What the task asks: From the line that includes "Is white paper" to the last line of the data, quote each line precisely; both boundary lines belong in the answer.

====== Raw records ======

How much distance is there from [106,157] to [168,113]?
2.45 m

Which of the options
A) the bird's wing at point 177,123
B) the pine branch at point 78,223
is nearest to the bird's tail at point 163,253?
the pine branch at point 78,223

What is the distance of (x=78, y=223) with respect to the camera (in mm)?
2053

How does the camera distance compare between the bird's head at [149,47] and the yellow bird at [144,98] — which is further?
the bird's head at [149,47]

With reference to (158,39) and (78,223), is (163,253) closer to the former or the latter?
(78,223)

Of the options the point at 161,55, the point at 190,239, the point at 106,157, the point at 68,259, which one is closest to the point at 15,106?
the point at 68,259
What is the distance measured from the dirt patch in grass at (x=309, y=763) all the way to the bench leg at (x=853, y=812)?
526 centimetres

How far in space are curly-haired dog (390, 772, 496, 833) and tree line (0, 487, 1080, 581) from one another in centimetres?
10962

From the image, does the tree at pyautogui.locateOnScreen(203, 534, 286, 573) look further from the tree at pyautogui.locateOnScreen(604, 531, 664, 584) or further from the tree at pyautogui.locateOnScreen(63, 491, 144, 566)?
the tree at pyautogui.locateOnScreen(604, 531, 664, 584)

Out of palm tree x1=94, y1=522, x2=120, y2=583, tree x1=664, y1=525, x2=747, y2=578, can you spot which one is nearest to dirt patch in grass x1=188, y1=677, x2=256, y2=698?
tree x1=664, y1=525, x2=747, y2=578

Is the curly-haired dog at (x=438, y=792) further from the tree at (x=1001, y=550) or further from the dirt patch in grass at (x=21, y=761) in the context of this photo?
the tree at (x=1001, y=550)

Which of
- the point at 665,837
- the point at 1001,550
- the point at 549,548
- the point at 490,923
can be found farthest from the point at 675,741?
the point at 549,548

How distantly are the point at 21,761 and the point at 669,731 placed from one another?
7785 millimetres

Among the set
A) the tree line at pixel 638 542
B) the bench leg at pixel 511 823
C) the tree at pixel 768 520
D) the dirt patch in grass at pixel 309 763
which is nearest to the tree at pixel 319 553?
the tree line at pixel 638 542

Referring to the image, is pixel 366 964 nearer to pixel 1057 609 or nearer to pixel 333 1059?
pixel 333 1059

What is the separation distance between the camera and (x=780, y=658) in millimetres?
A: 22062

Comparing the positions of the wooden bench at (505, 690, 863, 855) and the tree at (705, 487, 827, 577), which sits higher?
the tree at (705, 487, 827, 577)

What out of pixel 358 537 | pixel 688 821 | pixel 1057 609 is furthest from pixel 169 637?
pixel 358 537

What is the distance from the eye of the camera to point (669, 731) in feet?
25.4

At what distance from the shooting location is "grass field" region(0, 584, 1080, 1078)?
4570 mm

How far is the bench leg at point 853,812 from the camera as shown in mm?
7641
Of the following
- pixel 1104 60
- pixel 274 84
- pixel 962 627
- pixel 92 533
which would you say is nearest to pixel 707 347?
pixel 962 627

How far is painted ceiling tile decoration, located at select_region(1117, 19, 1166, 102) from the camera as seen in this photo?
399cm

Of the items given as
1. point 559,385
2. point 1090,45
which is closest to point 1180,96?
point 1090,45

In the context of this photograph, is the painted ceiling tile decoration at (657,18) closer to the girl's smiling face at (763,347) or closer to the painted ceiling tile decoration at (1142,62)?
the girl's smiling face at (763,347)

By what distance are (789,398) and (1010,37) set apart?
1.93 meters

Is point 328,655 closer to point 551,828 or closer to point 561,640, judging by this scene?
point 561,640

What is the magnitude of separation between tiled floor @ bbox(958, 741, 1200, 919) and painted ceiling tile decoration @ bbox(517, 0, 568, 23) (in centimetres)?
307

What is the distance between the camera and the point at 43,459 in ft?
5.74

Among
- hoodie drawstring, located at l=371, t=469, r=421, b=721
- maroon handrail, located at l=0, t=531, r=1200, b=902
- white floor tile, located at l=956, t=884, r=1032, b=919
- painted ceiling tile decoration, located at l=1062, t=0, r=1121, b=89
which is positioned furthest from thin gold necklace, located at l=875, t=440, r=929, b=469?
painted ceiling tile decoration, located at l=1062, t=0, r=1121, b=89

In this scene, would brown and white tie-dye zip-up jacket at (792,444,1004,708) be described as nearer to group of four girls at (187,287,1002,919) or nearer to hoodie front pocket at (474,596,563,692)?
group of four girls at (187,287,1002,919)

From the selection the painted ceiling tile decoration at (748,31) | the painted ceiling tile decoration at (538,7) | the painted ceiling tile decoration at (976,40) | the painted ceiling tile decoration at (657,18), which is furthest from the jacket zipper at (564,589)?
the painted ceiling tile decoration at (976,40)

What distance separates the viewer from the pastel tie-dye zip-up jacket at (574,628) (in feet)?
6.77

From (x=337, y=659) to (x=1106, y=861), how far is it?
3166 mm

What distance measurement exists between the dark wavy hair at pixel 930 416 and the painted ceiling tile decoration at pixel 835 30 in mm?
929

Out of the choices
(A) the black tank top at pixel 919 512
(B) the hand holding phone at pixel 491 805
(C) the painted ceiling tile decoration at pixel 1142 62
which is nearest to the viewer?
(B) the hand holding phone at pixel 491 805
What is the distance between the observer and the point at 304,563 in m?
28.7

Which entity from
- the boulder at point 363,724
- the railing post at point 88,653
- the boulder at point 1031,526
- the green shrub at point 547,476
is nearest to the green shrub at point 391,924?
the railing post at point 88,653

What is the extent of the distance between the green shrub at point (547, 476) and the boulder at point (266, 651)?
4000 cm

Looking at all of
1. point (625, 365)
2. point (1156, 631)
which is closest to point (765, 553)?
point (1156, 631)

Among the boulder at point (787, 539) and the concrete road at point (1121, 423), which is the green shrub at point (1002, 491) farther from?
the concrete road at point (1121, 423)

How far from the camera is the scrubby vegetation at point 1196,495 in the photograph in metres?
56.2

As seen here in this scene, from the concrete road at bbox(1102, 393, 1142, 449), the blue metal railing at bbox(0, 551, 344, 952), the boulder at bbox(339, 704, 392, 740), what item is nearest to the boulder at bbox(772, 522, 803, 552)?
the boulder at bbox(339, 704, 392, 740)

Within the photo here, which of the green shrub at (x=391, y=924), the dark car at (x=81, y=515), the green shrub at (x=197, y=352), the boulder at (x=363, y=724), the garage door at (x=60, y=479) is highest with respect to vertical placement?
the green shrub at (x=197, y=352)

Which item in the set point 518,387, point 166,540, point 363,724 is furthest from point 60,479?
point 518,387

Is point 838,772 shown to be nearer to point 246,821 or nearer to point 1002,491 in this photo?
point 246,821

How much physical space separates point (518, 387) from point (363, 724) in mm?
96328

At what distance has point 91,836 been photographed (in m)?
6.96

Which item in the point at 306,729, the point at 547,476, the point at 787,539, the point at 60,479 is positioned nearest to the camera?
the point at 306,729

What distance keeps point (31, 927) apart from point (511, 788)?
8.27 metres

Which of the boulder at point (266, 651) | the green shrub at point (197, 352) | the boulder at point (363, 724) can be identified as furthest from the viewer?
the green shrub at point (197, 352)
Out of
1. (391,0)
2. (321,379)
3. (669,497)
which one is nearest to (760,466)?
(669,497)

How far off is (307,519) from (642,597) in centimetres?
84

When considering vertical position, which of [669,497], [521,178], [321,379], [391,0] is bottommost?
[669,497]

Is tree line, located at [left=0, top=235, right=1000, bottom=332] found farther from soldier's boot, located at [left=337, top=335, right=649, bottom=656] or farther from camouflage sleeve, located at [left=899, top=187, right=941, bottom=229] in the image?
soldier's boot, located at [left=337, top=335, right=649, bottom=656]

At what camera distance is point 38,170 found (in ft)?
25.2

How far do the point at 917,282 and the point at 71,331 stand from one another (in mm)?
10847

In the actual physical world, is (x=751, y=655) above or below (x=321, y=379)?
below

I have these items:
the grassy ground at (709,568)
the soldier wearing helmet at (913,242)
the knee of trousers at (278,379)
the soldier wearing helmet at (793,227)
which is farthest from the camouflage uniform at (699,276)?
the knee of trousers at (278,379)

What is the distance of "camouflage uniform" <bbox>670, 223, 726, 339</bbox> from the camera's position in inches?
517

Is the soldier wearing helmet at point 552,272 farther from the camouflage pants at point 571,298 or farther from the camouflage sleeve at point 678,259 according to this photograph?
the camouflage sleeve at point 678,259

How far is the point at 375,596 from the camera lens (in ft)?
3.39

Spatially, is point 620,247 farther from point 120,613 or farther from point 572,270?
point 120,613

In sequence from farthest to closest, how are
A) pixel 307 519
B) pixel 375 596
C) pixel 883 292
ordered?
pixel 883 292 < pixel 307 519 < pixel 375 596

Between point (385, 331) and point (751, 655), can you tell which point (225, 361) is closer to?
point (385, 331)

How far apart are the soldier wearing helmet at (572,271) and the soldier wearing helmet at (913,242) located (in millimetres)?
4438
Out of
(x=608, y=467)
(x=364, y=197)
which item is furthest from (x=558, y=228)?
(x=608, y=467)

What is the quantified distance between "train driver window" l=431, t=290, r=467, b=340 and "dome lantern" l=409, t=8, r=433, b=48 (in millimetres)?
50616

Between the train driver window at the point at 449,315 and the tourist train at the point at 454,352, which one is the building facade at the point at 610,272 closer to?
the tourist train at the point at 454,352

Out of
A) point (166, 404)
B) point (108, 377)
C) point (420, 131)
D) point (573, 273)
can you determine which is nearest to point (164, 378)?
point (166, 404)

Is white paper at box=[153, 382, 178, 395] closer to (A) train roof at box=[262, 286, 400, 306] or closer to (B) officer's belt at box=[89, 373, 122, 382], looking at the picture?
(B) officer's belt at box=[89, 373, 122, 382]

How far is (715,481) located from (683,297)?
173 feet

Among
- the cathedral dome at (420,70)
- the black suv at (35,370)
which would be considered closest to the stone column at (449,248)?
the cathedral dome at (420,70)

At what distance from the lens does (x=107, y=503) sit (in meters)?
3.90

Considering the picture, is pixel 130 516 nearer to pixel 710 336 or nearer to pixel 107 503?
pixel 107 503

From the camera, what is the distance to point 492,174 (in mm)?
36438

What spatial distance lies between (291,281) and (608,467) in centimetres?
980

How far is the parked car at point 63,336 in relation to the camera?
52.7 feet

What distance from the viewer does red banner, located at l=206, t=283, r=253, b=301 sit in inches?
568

======

Task response:
Is white paper at box=[153, 382, 178, 395] closer to (A) train roof at box=[262, 286, 400, 306] or closer to (B) officer's belt at box=[89, 373, 122, 382], looking at the picture?
(B) officer's belt at box=[89, 373, 122, 382]

How far is (715,481) located from (683,297)?
173 feet

Among
- the cathedral dome at (420,70)
- the black suv at (35,370)
which would be considered closest to the stone column at (449,248)?
the cathedral dome at (420,70)

At what distance from the lens does (x=107, y=503) sit (in meters)?
3.90

Considering the picture, is pixel 130 516 nearer to pixel 710 336 or nearer to pixel 107 503?
pixel 107 503

From the camera, what is the distance to point 492,174 (in mm)?
36438

What spatial distance lies between (291,281) and (608,467) in centimetres?
980

How far is the parked car at point 63,336 in relation to the camera?
52.7 feet

What distance from the viewer does red banner, located at l=206, t=283, r=253, b=301 sit in inches?
568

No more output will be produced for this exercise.